Print

Print


Hello,

I had this problem when I tried the "existing farm" method a while ago. I
didn't manage to solve it before I went on holiday, and I haven't had time
to go back to it since then, but I'll tell you what I did find out in my
case, just in case it helps.

I did install globus-url-copy on the WN (I also tried the ssh composite
route but couldn't make it work). The globus-url-copy process sat there
for a long time retrying several times before giving up and resulting in
the "Failure while executing jobwrapper" message.

One odd thing I noticed was that the globus-url-copy process was owned by
user "3000", not "gridpp000", according to "ps", even though I had added
the pool accounts from the CE to /etc/passwd and /etc/shadow on the WN.
Do you see anything similar, and/or does anyone know why this might be,
and if it could be relevant to the problem?
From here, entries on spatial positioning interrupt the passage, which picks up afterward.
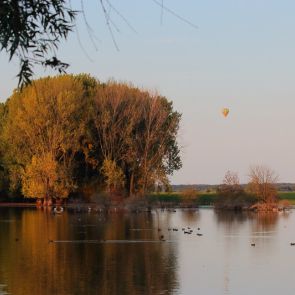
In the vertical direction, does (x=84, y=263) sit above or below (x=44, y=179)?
below

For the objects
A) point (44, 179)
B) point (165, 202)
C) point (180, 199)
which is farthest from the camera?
point (180, 199)

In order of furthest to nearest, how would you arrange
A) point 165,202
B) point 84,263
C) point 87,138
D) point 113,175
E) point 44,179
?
point 165,202
point 87,138
point 44,179
point 113,175
point 84,263

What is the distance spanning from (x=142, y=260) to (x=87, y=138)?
124 feet

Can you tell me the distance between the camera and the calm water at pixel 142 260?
1892 centimetres

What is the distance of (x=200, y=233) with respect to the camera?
37.5 meters

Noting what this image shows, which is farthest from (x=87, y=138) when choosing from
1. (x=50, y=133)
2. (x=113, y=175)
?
(x=113, y=175)

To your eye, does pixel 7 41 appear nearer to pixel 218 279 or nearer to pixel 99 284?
pixel 99 284

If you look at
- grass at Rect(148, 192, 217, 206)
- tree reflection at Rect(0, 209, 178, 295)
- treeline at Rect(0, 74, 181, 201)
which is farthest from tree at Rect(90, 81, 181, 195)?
tree reflection at Rect(0, 209, 178, 295)

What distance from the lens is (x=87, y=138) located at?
61.9m

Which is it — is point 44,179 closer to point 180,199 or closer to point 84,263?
point 180,199

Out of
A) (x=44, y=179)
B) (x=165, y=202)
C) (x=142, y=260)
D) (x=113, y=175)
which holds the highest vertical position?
(x=113, y=175)

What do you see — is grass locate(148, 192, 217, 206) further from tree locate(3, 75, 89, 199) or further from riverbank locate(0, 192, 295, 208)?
tree locate(3, 75, 89, 199)

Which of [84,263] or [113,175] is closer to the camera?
[84,263]

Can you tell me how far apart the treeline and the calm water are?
777 inches
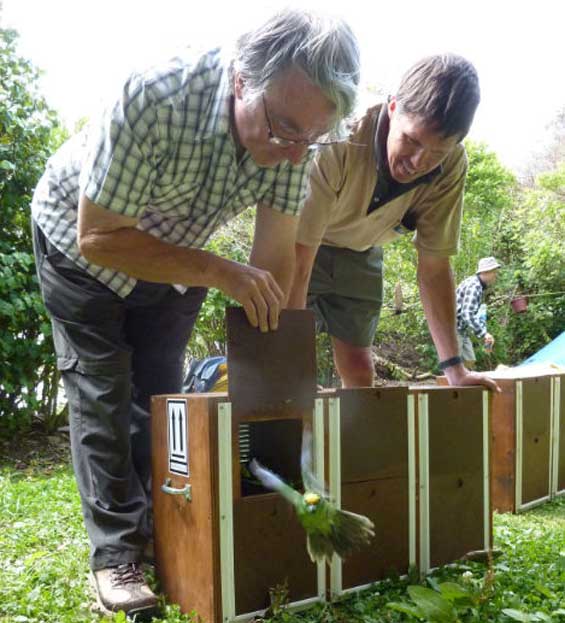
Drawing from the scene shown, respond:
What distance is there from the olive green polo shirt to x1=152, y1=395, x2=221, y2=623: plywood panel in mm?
809

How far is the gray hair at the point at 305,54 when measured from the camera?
4.71 ft

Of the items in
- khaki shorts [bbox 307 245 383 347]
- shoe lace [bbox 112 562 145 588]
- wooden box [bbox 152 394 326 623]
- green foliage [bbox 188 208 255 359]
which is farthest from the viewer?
green foliage [bbox 188 208 255 359]

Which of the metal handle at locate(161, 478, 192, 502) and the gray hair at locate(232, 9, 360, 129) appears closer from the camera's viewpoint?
the gray hair at locate(232, 9, 360, 129)

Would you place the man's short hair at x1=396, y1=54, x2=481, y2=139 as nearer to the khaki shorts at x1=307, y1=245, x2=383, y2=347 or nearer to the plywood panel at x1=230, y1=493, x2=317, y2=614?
the khaki shorts at x1=307, y1=245, x2=383, y2=347

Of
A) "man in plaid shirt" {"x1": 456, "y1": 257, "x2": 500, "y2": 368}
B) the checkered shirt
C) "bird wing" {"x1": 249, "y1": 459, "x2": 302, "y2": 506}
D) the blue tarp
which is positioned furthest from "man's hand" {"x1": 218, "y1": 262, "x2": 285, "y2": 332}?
the blue tarp


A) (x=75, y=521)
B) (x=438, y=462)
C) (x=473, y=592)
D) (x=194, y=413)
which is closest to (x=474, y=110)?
(x=438, y=462)

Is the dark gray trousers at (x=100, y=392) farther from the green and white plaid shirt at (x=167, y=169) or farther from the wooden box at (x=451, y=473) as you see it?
the wooden box at (x=451, y=473)

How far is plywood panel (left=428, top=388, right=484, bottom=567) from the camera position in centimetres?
218

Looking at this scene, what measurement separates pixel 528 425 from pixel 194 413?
2.24 metres

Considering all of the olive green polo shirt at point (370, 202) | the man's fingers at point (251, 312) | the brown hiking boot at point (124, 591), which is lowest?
the brown hiking boot at point (124, 591)

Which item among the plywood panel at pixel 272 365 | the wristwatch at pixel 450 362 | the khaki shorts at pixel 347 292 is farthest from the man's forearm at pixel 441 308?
the plywood panel at pixel 272 365

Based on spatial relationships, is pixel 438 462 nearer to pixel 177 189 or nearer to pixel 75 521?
pixel 177 189

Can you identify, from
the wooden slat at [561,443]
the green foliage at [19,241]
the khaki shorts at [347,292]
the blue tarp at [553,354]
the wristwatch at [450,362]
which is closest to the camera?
the wristwatch at [450,362]

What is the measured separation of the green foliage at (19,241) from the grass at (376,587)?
Result: 1435 mm
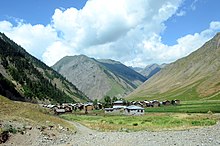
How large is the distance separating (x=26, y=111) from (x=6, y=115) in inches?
406

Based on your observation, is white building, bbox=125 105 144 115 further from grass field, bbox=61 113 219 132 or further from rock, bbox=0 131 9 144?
rock, bbox=0 131 9 144

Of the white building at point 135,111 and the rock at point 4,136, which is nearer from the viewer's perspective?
the rock at point 4,136

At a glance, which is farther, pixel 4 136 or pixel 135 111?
pixel 135 111

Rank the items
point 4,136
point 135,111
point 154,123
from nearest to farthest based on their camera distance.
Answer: point 4,136
point 154,123
point 135,111

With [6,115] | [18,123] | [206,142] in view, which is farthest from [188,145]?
[6,115]

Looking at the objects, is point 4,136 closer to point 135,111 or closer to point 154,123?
point 154,123

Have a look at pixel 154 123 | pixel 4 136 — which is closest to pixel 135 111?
pixel 154 123

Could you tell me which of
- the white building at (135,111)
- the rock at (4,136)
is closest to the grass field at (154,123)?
the rock at (4,136)

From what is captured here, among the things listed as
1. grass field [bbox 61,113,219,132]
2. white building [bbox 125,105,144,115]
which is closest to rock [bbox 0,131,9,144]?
grass field [bbox 61,113,219,132]

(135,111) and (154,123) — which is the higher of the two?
(135,111)

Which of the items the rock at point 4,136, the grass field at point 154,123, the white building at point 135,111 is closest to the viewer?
the rock at point 4,136

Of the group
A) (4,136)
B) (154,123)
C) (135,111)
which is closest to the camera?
(4,136)

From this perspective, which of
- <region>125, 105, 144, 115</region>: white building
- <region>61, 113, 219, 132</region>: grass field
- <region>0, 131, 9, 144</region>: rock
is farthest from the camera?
<region>125, 105, 144, 115</region>: white building

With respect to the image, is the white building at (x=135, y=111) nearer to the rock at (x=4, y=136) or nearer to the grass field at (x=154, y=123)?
the grass field at (x=154, y=123)
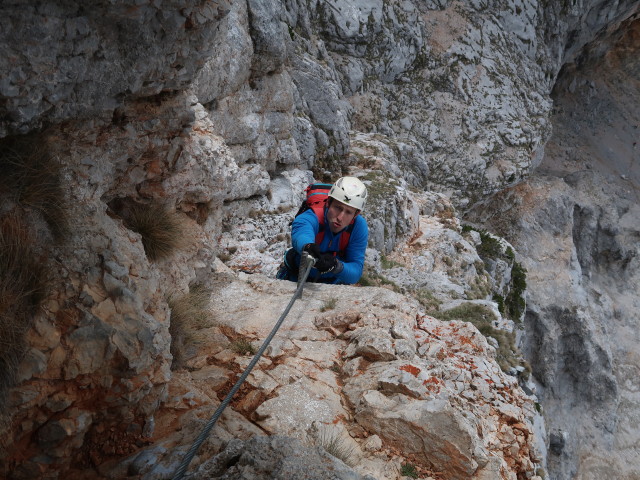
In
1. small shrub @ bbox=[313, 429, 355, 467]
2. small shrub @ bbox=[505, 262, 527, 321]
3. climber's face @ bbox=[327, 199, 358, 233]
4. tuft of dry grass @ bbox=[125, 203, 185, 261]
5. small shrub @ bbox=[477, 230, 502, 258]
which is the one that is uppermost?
climber's face @ bbox=[327, 199, 358, 233]

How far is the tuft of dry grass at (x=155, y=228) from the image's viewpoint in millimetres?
5854

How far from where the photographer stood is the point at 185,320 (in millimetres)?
5363

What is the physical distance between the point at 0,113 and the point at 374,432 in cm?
405

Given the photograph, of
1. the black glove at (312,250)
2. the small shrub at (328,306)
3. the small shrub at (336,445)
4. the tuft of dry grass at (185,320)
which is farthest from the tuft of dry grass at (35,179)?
the small shrub at (328,306)

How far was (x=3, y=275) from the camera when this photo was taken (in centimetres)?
319

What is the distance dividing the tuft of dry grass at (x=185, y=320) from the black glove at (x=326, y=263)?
1.71m

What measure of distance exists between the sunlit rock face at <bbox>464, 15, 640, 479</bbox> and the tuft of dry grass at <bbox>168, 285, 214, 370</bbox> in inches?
912

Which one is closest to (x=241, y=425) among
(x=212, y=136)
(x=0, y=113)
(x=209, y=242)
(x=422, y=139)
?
(x=0, y=113)

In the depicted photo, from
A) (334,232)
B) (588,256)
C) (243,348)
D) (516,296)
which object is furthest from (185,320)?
(588,256)

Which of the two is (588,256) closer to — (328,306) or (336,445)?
(328,306)

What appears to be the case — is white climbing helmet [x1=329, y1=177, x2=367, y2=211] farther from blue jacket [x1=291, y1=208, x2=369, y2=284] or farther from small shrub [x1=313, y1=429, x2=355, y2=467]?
small shrub [x1=313, y1=429, x2=355, y2=467]

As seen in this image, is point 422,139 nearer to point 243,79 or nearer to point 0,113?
point 243,79

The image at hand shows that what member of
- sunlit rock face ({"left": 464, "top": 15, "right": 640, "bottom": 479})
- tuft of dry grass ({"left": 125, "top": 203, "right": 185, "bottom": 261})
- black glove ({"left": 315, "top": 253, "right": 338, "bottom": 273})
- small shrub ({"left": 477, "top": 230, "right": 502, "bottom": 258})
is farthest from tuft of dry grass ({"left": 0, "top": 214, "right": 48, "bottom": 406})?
sunlit rock face ({"left": 464, "top": 15, "right": 640, "bottom": 479})

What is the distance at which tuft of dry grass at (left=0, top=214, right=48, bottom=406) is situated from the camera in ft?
10.1
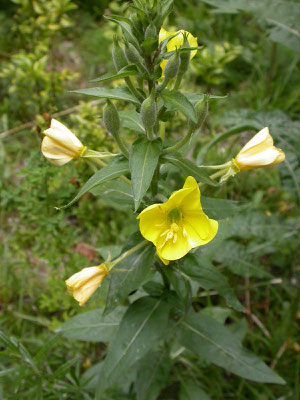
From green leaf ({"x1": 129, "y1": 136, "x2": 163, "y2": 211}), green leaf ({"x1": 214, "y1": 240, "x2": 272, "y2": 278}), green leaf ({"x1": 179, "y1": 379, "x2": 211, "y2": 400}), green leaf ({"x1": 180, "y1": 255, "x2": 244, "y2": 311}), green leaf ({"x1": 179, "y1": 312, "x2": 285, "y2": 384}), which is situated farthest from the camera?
green leaf ({"x1": 214, "y1": 240, "x2": 272, "y2": 278})

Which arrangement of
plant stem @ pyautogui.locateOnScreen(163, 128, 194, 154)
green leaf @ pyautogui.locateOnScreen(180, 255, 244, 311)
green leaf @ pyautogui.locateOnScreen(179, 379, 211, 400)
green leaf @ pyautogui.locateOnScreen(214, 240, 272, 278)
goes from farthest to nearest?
green leaf @ pyautogui.locateOnScreen(214, 240, 272, 278) < green leaf @ pyautogui.locateOnScreen(179, 379, 211, 400) < green leaf @ pyautogui.locateOnScreen(180, 255, 244, 311) < plant stem @ pyautogui.locateOnScreen(163, 128, 194, 154)

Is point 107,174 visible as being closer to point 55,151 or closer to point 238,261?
point 55,151

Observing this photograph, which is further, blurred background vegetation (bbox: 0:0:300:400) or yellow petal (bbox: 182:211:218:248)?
blurred background vegetation (bbox: 0:0:300:400)

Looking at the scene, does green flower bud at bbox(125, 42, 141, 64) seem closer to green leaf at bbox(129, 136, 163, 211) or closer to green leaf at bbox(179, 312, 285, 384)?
green leaf at bbox(129, 136, 163, 211)

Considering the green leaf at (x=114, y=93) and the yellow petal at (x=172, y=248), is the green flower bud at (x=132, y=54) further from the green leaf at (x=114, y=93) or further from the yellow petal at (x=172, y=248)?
the yellow petal at (x=172, y=248)

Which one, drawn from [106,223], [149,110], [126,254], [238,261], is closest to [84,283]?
[126,254]

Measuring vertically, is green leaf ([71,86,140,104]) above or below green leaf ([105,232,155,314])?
above

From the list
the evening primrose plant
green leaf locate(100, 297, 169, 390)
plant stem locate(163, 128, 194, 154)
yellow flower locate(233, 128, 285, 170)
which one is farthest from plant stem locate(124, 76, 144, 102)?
green leaf locate(100, 297, 169, 390)

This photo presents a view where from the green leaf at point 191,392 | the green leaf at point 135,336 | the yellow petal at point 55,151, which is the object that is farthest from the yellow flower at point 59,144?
the green leaf at point 191,392

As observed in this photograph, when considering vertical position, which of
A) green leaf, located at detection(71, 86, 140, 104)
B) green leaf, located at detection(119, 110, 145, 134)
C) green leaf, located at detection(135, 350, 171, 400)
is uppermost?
green leaf, located at detection(71, 86, 140, 104)
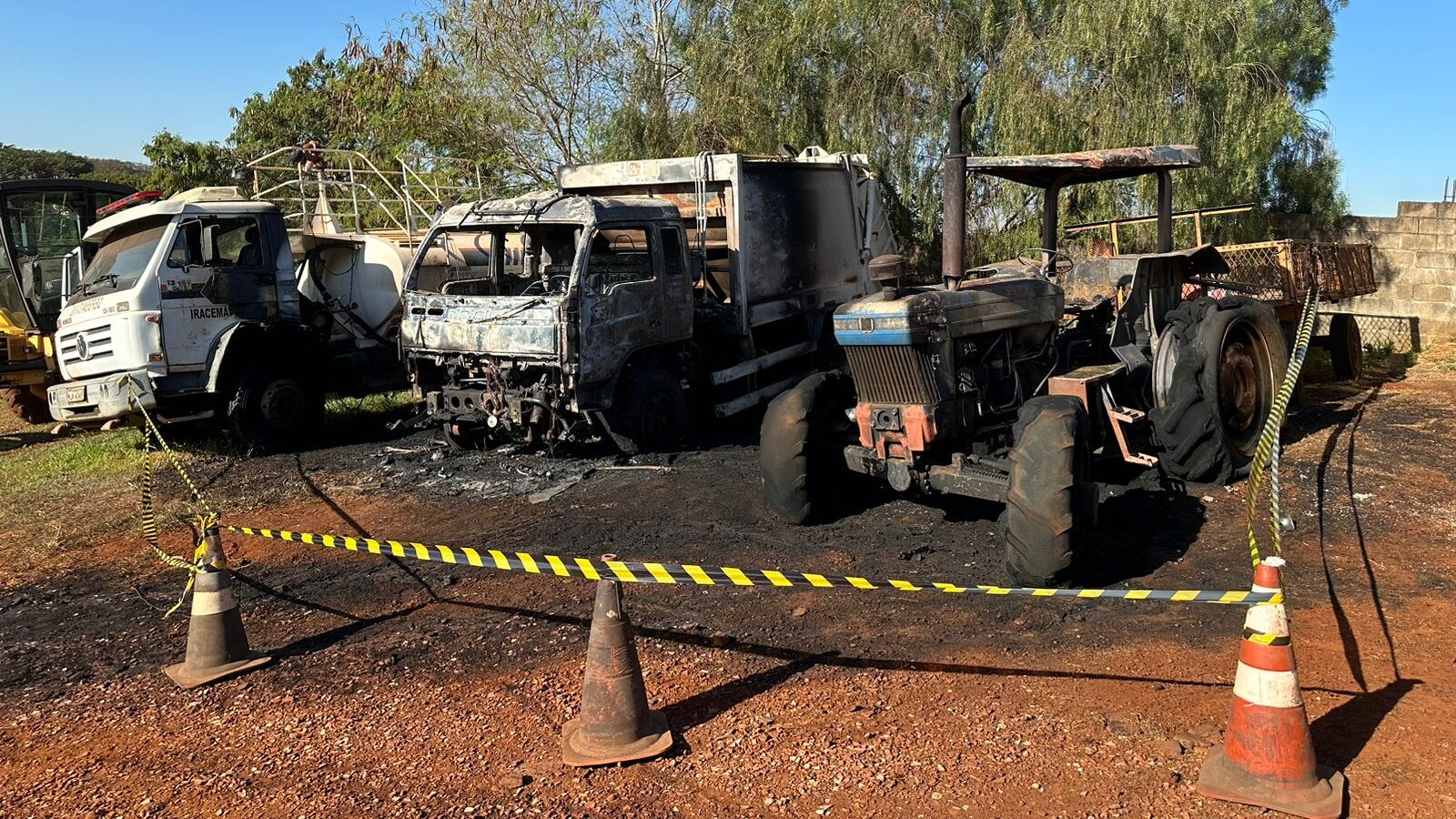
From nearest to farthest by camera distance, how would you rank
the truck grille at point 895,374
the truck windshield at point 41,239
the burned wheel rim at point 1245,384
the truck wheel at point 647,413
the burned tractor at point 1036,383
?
the burned tractor at point 1036,383 < the truck grille at point 895,374 < the burned wheel rim at point 1245,384 < the truck wheel at point 647,413 < the truck windshield at point 41,239

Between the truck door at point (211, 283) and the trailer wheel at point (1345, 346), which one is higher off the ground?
the truck door at point (211, 283)

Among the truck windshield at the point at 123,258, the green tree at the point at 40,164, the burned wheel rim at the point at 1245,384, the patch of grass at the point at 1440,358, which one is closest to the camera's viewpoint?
the burned wheel rim at the point at 1245,384

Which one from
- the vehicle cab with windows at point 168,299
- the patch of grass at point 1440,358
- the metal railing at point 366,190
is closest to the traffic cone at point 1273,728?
the vehicle cab with windows at point 168,299

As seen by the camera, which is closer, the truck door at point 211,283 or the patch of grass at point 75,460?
the truck door at point 211,283

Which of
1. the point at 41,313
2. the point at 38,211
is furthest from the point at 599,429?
the point at 38,211

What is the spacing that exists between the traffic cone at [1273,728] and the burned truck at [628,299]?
5.97 m

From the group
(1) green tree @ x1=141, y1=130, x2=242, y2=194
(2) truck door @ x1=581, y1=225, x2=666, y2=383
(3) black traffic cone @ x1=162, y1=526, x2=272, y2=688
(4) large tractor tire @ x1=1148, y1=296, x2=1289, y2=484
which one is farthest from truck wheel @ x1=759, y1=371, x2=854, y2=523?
(1) green tree @ x1=141, y1=130, x2=242, y2=194

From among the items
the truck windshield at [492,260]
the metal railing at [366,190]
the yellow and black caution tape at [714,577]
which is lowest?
the yellow and black caution tape at [714,577]

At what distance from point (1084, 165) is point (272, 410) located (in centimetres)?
773

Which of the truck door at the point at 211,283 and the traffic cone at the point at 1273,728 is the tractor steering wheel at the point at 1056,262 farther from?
the truck door at the point at 211,283

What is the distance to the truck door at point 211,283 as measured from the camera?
966 cm

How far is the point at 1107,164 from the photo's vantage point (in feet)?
24.3

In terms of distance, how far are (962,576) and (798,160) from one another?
255 inches

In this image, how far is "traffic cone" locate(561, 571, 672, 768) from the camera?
3918mm
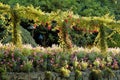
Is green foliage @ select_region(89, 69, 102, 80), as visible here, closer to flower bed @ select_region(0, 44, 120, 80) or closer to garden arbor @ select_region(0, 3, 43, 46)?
flower bed @ select_region(0, 44, 120, 80)

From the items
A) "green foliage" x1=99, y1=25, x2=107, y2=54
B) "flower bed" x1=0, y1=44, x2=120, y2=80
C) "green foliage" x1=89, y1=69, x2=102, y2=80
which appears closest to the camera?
"flower bed" x1=0, y1=44, x2=120, y2=80

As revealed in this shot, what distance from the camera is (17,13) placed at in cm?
1483

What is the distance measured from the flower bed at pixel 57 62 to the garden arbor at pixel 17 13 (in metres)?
0.45

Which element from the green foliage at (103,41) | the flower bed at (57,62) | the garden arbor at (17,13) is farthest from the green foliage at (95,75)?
the garden arbor at (17,13)

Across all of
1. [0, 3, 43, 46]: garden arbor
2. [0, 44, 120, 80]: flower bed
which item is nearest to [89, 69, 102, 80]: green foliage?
[0, 44, 120, 80]: flower bed

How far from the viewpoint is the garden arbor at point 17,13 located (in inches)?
578

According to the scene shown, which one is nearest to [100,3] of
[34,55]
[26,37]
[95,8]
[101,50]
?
[95,8]

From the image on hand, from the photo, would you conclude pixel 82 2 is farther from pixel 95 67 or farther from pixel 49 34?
pixel 95 67

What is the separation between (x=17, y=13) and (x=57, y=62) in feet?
6.66

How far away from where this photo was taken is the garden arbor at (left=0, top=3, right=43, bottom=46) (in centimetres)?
1468

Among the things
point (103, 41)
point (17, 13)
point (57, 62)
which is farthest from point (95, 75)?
point (17, 13)

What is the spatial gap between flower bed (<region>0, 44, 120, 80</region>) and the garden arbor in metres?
0.45

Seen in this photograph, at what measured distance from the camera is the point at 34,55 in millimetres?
14383

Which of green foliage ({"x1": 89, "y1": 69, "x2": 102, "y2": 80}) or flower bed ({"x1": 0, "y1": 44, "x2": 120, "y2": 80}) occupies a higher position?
flower bed ({"x1": 0, "y1": 44, "x2": 120, "y2": 80})
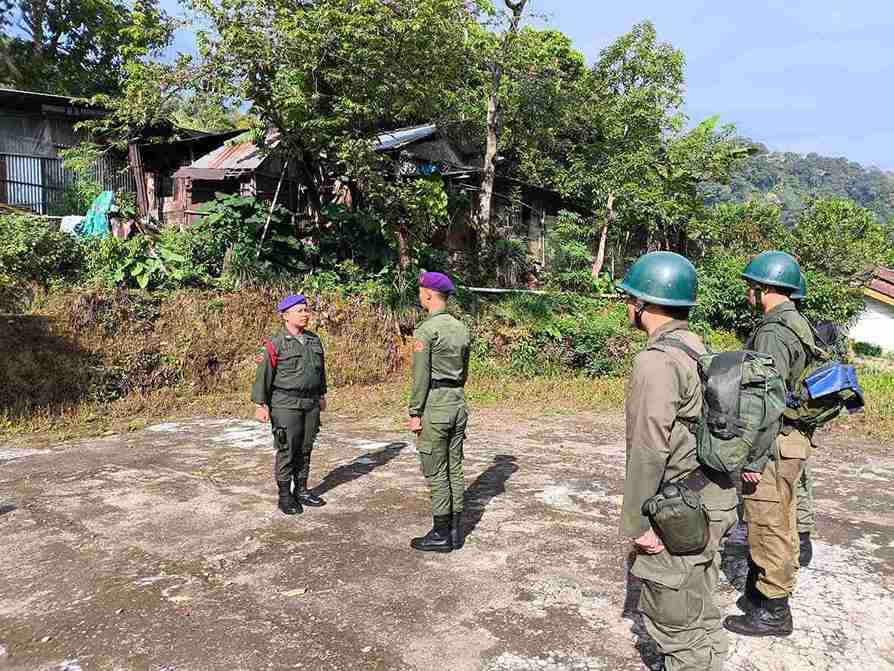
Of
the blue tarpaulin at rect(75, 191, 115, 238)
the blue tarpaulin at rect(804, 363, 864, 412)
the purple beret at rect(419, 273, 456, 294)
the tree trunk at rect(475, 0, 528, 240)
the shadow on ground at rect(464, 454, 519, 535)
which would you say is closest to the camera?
the blue tarpaulin at rect(804, 363, 864, 412)

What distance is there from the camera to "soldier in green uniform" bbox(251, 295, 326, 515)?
4973 millimetres

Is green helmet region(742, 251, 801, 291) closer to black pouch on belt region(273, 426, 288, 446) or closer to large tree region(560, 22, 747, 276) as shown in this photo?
black pouch on belt region(273, 426, 288, 446)

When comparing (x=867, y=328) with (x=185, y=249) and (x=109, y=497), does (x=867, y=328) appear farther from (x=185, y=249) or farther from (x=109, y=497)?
(x=109, y=497)

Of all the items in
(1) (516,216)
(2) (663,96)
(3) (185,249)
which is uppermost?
(2) (663,96)

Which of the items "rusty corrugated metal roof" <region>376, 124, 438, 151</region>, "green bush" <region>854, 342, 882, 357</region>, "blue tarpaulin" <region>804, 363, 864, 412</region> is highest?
"rusty corrugated metal roof" <region>376, 124, 438, 151</region>

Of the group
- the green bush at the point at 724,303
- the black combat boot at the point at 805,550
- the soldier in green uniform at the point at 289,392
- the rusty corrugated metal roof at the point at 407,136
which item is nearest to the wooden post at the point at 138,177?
the rusty corrugated metal roof at the point at 407,136

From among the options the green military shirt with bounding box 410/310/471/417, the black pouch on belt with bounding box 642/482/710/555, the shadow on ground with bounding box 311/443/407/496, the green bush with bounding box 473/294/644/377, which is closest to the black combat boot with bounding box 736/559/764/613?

(The problem I spotted before that was that the wrong home directories
were mounted on the WN, but you would probably have noticed that by now.)

Cheers,

Ben

On Fri, 6 Jun 2003, Rod Walker wrote:

> Hi,
> Could this be that the wrapper script need to have globus-url-copy in
> the path in order to drag the input sandbox from the broker.
> In short unless there`s some other cleverness the worker nodes at leat
> need globus installed.
>
> There have been attempt to overload this command with some ssh composite
> that runs the globus-url-copy on the headnode, but I don`t know if
> anyone got this to work.
>
> Cheers,
> Rod.
>
> D.Kant wrote:
>
> >Hi Steve,
> >
> >We were testing whether the QMUL EDG frontend can succesfully submit jobs
> >to a private farm configured according to Andrew Mcnab's description given
> >at: http://www.gridpp.ac.uk/tb-support/existing/
> >
> >Local job submission using "globus-job-run" work fine.
> >
> >[kant@ui]globus-job-run hepbf4.ph.qmul.ac.uk:2119/jobmanager-pbs /bin/hostname
> >cn001.esc.qmul.ac.uk
> >
> >cn001 is a worker node on this farm running RH9.0 and is completely
> >standalone and has nothing in the way of EDG software installed on it.
> >
> >However, after successful job submission via a RB using the "dg-job-submit"
> >method, the job aborts:
> >
> >dg_JobId                =
> >https://gm03.hep.ph.ic.ac.uk:7846/138.37.50.249/14334867785261?gm03.hep.ph.ic.ac.uk:7771
> >Status                  =    Aborted
> >Last Update Time (UTC)  =    Fri Jun  6 15:36:53 2003
> >Job Destination         =    hepbf4.ph.qmul.ac.uk:2119/jobmanager-pbs-S
> >Status Reason           =    Failure while executing job wrapper.
> >Job Owner               =    /O=Grid/O=UKHEP/OU=ph.qmul.ac.uk/CN=D.Kant
> >Status Enter Time (UTC) =    Fri Jun  6 15:36:53 2003
> >*************************************************************
> >
> >Cheers, Dave.
> >
> >
> >
> >On Fri, 6 Jun 2003, Steve Traylen wrote:
> >
> >
> >
> >>It's kind of up, You don't actually need logging and bookeeping to
> >>submit a job and get the output. That's intresting bookeeping.
> >>
> >> Steve
> >>
> >>On Fri, 6 Jun 2003, Stephen Burke wrote:
> >>
> >>
> >>
> >>>On Fri, 6 Jun 2003, D.Kant wrote:
> >>>
> >>>
> >>>>  Is gm03 playing up??
> >>>>
> >>>>
> >>>You might like to check this web page for the status of the three
> >>>general-use brokers - this suggests that IC is the only one which is up,
> >>>but the last update was 50 minutes ago ...
> >>>
> >>>http://marianne.in2p3.fr/datagrid/WEB/RB_STATUS.html
> >>>
> >>>Stephen
> >>>
> >>>
> >>>
> >>--
> >>Steve Traylen
> >>[log in to unmask]
> >>http://www.gridpp.ac.uk/
> >>
> >>
> >>
> >
> >--
> >--------------------------------------------------------------
> >Department of Physics            | Dr Dave Kant
> >Queen Mary College               | TEL/FaX: +44 (0)20 7882 5054
> >Mile End Road  London  E1 4NS    | e-mail : [log in to unmask]
> >--------------------------------------------------------------
> >
> >
>

--
Dr Ben Waugh                                     Tel. +44 (0)20 7679 3783
Dept of Physics and Astronomy                    Internal: 33783
University College London
London WC1E 6BT